EDITOR'S RESPONSE: This is an Editor's Response to your comment. If you are satisfied with this response, please change the state of this bug to CLOSED. If you have additional information and would like the Editor to reconsider, please reopen this bug. If you would like to escalate the issue to the full HTML Working Group, please add the TrackerRequest keyword to this bug, and suggest title and text for the Tracker Issue; or you may create a Tracker Issue yourself, if you are able to do so. For more details, see this document: http://dev.w3.org/html5/decision-policy/decision-policy.html Status: Rejected Change Description: No change. Rationale: That's because <a name> isn't conforming.
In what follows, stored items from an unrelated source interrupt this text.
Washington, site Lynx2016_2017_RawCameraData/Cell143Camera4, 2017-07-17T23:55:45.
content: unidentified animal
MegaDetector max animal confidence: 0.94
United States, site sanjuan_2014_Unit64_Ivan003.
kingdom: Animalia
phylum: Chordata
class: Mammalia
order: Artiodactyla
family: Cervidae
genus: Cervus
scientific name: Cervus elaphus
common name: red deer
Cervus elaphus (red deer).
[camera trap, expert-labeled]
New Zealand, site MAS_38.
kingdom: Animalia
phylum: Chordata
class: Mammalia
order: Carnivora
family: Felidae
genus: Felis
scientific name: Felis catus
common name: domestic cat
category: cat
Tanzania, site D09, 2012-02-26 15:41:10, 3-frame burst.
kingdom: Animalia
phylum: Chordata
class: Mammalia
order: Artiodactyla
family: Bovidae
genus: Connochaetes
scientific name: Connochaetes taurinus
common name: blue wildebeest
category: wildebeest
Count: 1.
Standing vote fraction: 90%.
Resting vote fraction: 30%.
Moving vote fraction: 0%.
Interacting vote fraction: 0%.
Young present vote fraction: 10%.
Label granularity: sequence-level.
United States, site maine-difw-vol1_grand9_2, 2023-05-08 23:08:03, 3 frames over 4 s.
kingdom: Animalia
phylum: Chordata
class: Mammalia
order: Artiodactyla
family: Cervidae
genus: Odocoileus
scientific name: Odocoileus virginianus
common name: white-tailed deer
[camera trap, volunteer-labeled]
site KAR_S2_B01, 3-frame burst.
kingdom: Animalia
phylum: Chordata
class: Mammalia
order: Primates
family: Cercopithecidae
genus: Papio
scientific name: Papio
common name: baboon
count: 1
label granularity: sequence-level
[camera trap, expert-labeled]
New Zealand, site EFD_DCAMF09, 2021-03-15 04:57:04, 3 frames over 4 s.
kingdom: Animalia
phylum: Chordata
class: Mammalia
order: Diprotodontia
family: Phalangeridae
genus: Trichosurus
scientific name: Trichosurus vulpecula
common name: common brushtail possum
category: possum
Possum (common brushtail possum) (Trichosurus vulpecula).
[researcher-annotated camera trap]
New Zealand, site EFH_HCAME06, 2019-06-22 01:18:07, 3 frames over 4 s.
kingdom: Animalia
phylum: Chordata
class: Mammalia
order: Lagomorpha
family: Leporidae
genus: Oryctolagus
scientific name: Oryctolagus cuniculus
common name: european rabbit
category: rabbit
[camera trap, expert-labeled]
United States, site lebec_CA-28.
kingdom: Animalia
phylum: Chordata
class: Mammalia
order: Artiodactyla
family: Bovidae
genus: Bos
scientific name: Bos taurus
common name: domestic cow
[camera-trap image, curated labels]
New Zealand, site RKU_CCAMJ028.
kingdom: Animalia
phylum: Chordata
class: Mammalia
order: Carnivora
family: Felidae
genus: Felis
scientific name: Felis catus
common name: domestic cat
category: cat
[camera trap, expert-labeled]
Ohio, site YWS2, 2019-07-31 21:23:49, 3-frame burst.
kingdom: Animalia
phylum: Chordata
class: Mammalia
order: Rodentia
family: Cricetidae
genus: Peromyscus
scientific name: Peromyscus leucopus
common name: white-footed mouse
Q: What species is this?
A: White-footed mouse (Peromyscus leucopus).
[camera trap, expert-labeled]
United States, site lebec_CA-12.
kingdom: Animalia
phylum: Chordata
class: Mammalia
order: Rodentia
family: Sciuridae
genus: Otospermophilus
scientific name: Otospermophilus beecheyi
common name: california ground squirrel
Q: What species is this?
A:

Oughtn't the reference to the "name" attribute be removed from the algorithm, in that case? It's still there, as of the 17 May 2013 nightly draft. (http://drafts.htmlwg.org/html/master/browsers.html#the-indicated-part-of-the-document) (In reply to comment #1) > The documentation you seek is at > http://www.w3.org/html/wg/drafts/html/master/obsolete.html#obsolete in the > paragraph starting "Authors should not specify the name attribute on a > elements."
Robert, the specification has two sets of requirements: 1) Requirements for page authors. In this case that's "Do not use <a name>". 2) Requirements for UA implementors. In this case that's the text you quote in comment 0. The text for UA implementors can't go away, since there are lots of existing sites, dating back well over a decade now, that depend on that behavior.